Aus den Comptes rendus, 1874 t. LXXIX p. 384.

Die Anwesenheit des Jodes in gewissen Varietäten des Kalkphosphates der Departements Tarn- u. Garonne und Lot ist schon mehrfach beobachtet worden. Man braucht diese Mineralien im gepulverten Zustande nur mit Schwefelsäure schwach zu erwärmen, so wird ein darüber gehaltenes Stärkepapier blau. Der größte Theil dieses Jodes ist als eine im Wasser lösliche Verbindung, wahrscheinlich als Jodcalcium zugegen; einige Phosphate enthalten nur Spuren, andere bis zu 0,002 Jod. Uebrigens hat Verf. nicht nur in den Phosphaten jener Departements, sondern auch in denen aus Nassau und Spanien (Coçues in Estremadura) Jod gefunden. Von den im Handel vorkommenden Phosphoriten zeigte einer aus dem Departement Lot und einer aus Estremadura folgende Zusammensetzung.

Phosphorit aus dem Dept. Lot. Phosphorit aus Estremadura.
Feuchtigkeit 4,29 Feuchtigkeit 1,25
Phosphorsäure 33,05 Phosphorsäure 34,63
Kalk 47,09 Kalk 41,15
Kieselerde 2,71 Kieselerde 12,37
Fluorcalcium 6,80
Thonerde, Eisenoxyd, Maguesia,
Chlor, Fluor, Jod (0. 0012),
Kohlensäure (Differenz)


12,86
Eisenoxyd, Thonerde, Magnesia,
Jod (Spuren), Kohlensäure
(Differenz)


3,80
–––––– ––––––
100,00 100,00

Beauftragt mit der Einrichtung einer Fabrik zur Herstellung von Kalksuperphosphat aus dem Rohmateriale des Lot und Spaniens, war |466| Verf. zugleich darauf bedacht, das Jod, welches bei der Einwirkung der Schwefelsäure entweicht, zu sammeln. Wenn man das Pulver mit seinem gleichen Gewichte Schwefelsäure von 53° B. mischt, so steigt die Temperatur auf 120 bis 130°. Dabei treten durch die in der Schwefelsäure stets enthaltene schwefeligen Säure Reductions-Erscheinungen ein; das Eisenoxyd wird zu Eisenoxydul, die Jodsäure zerstört, Jod und Jodwasserstoffsäure freigemacht, Wasserdampf, Kohlensäure und Flußsäure entbunden. Bei Gegenwart von viel schwefeliger Säure wird, wenn man das Mineral des Lot behandelt, die Atmosphäre des Arbeitsraums auf einige Minuten stark violett gefärbt. Nach mehrstündiger Einwirkung verwandelt sich das Gemisch in eine feste Masse, welche hauptsächlich aus Gyps und Kalksuperphosphat besteht.

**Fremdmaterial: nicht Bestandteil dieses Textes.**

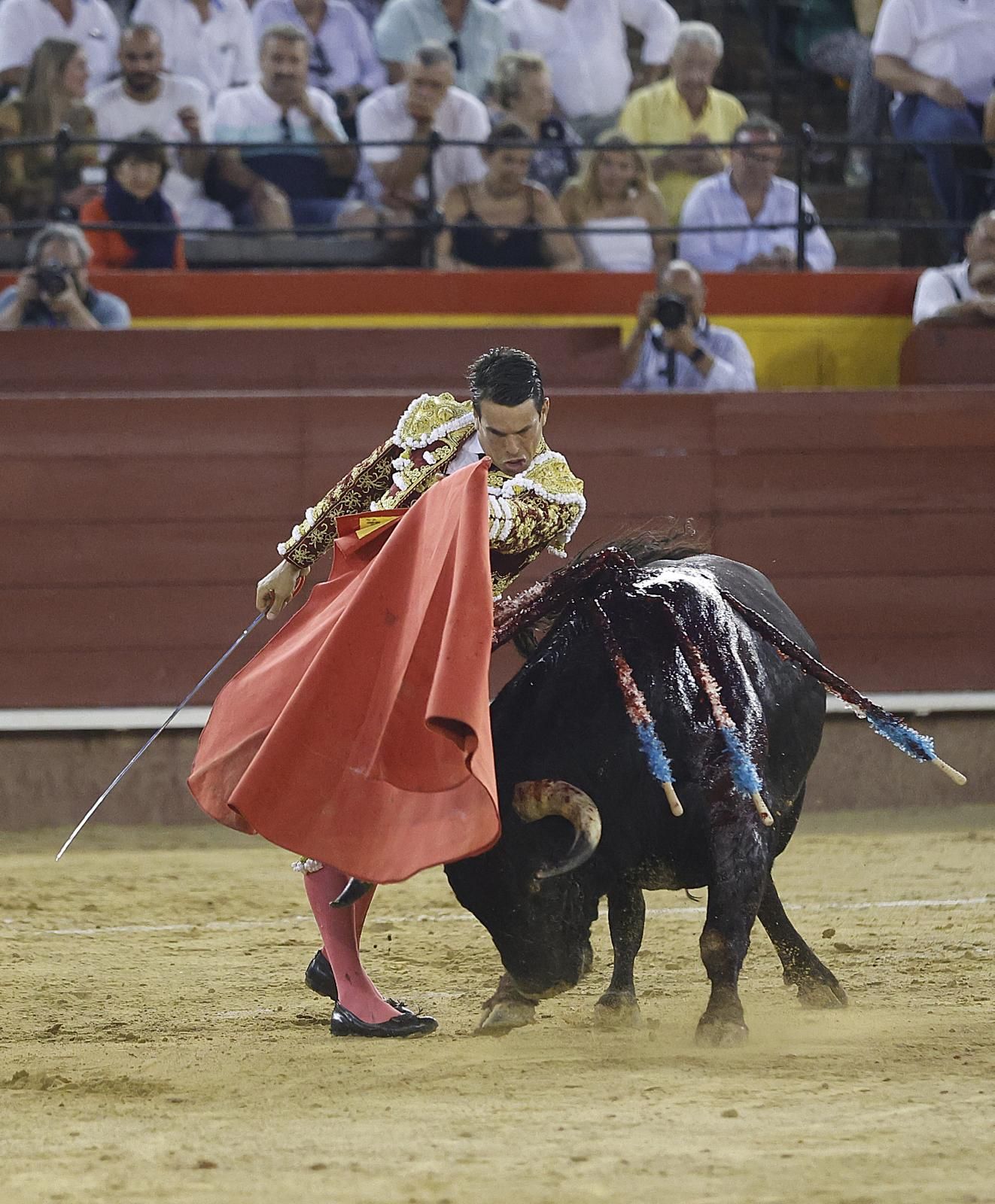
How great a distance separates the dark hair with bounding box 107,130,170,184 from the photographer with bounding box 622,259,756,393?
1.70m

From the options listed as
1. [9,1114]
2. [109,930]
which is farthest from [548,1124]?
[109,930]

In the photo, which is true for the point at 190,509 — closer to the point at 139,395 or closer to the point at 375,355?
the point at 139,395

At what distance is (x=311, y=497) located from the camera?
20.2 feet

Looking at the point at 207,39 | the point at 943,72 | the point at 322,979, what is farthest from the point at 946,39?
the point at 322,979

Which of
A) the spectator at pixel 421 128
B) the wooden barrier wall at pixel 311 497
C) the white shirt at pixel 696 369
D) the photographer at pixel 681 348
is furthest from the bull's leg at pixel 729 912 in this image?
the spectator at pixel 421 128

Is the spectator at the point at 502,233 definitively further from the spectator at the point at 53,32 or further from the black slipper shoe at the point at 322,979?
the black slipper shoe at the point at 322,979

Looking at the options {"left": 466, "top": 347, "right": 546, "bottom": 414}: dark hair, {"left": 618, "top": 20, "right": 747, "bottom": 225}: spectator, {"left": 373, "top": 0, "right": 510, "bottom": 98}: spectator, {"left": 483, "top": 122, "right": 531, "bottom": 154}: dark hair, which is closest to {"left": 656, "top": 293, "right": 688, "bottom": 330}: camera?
{"left": 483, "top": 122, "right": 531, "bottom": 154}: dark hair

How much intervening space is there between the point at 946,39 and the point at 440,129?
78.5 inches

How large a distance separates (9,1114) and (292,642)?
3.08ft

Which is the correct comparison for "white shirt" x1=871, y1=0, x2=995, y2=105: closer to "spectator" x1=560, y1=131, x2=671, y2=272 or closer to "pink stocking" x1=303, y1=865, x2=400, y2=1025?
"spectator" x1=560, y1=131, x2=671, y2=272

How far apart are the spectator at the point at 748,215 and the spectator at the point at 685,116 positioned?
0.36 ft

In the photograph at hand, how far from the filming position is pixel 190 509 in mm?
6145

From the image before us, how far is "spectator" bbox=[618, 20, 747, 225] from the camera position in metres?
7.20

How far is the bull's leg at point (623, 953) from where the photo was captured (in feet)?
11.1
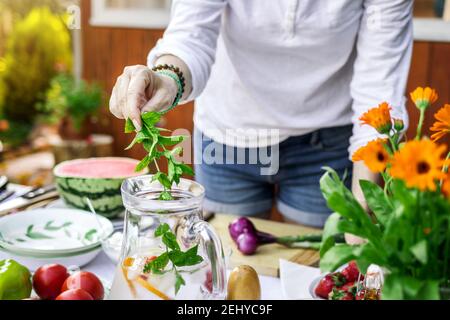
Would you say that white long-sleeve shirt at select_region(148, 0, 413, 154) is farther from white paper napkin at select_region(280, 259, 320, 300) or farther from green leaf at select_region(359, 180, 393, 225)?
green leaf at select_region(359, 180, 393, 225)

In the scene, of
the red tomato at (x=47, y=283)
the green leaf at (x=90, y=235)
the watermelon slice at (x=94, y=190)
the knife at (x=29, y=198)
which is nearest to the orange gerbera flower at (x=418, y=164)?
the red tomato at (x=47, y=283)

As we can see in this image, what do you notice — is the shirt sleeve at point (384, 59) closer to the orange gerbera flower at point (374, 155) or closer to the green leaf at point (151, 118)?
the green leaf at point (151, 118)

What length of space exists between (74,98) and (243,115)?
7.89 ft

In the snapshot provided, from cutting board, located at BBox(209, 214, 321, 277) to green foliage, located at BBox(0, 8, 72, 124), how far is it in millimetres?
3486

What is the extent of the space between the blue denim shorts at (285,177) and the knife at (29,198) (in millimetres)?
429

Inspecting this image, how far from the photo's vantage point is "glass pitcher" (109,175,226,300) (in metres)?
0.74

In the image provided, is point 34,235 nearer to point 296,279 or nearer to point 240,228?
point 240,228

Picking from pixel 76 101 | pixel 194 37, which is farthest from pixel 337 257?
pixel 76 101

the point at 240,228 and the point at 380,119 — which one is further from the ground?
the point at 380,119

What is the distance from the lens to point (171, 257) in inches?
29.7

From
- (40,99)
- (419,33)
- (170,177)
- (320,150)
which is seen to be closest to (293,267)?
(170,177)

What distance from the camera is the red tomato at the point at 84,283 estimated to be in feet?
2.91

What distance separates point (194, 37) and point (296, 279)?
2.01ft

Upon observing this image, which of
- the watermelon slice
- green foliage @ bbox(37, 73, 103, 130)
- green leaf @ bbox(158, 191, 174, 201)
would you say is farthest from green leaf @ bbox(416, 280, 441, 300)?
green foliage @ bbox(37, 73, 103, 130)
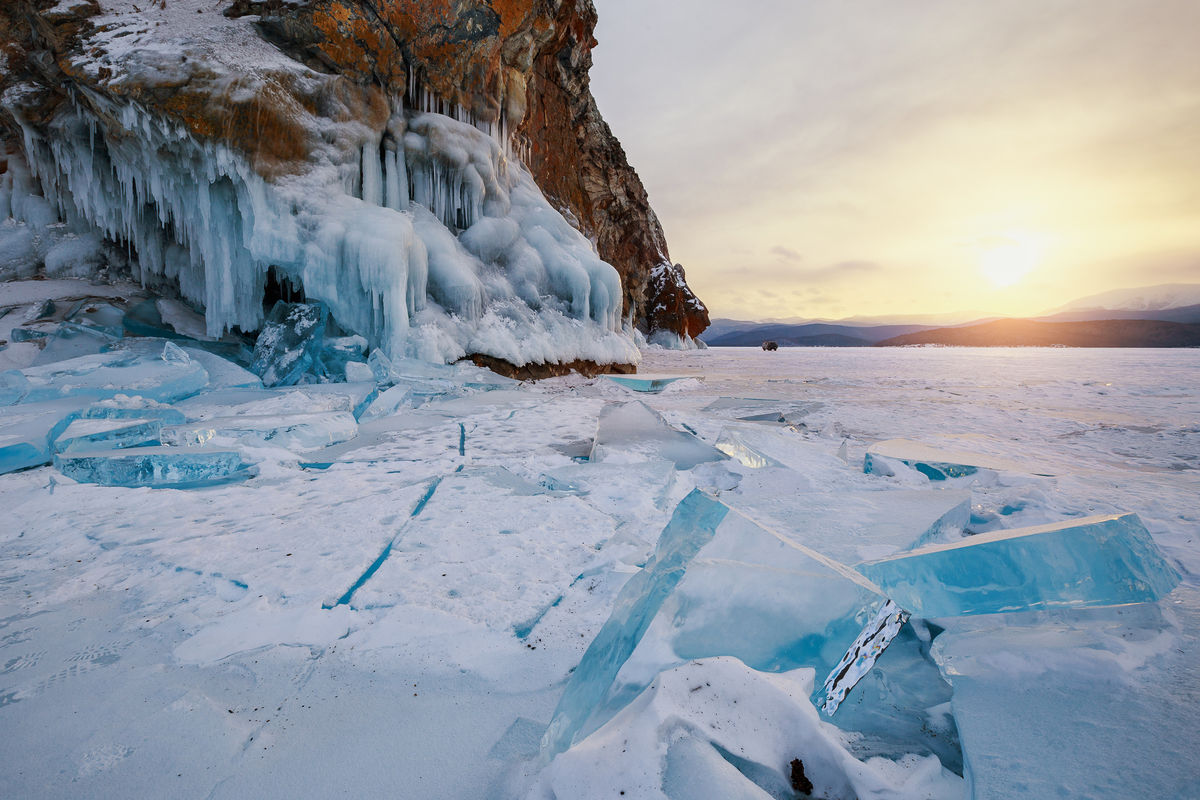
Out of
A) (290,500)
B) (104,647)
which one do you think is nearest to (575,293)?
(290,500)

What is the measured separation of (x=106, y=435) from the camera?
2.84 m

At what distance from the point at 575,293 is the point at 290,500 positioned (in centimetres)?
745

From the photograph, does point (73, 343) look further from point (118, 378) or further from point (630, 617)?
point (630, 617)

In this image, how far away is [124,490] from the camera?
234 cm

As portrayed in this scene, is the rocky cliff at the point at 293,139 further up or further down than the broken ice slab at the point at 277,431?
further up

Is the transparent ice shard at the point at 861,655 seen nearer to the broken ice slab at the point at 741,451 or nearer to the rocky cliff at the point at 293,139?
the broken ice slab at the point at 741,451

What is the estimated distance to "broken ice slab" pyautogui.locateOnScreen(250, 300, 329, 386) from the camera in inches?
254

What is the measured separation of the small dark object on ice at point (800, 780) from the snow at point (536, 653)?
0.02 m

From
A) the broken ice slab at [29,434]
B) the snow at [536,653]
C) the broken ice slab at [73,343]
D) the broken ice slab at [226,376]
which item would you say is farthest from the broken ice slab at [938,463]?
the broken ice slab at [73,343]

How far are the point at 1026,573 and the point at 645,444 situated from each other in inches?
88.5

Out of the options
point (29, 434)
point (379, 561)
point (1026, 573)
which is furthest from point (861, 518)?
point (29, 434)

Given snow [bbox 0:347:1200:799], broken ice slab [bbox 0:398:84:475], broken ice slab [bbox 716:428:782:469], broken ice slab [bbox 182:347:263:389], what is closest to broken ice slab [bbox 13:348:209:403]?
broken ice slab [bbox 182:347:263:389]

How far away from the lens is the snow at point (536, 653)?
2.52ft

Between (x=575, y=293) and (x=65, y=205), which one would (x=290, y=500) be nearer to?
(x=575, y=293)
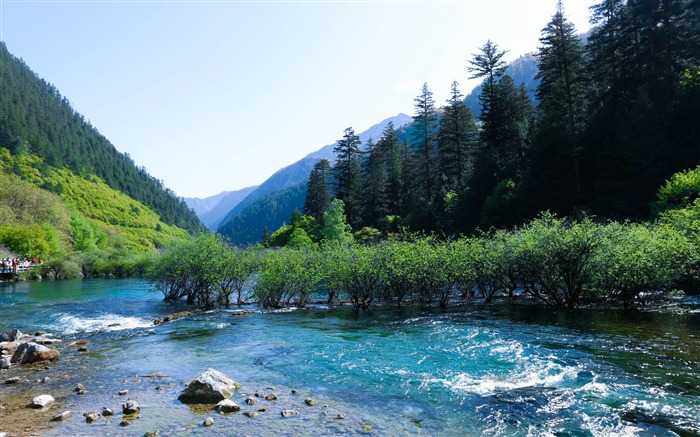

Verf. hat in der Fabrik von Michelet einen Apparat construirt, welcher gestattet, das Kalksuperphosphat ohne Unterbrechung zu bereiten, und daneben das Jod zu gewinnen, ohne die Betriebskosten wesentlich zu erhöhen. Er besteht der Hauptsache nach aus einem gußeisernen Mischtroge (malaxeur), in welchem fortwährend das Mineralpulver und die Schwefelsäure in dem gehörigen Verhältnisse eingetragen werden. Das Gemenge gelangt von da in gemauerte Kammern, in denen es fest wird. Ein kräftiger Aspirator saugt die entstandenen sauren Dämpfe auf und treibt sie durch einen Cylinder von Eisenblech, der mit Coaks angefüllt ist, welche durch einen feinen Wasserstrahl benetzt sind. Dieselbe Flüssigkeit passirt den Coakscylinder mehrere Male, und kann bis zu 8 Grm. Jod per Liter und zwar als Eisenjodür aufnehmen. Außerdem enthält die Flüssigkeit noch Eisenchlorür und Eisenfluorür, aber keine Spur von Bromür – eine Eigenthümlichkeit, worauf schon Kuhlmann aufmerksam gemacht hat.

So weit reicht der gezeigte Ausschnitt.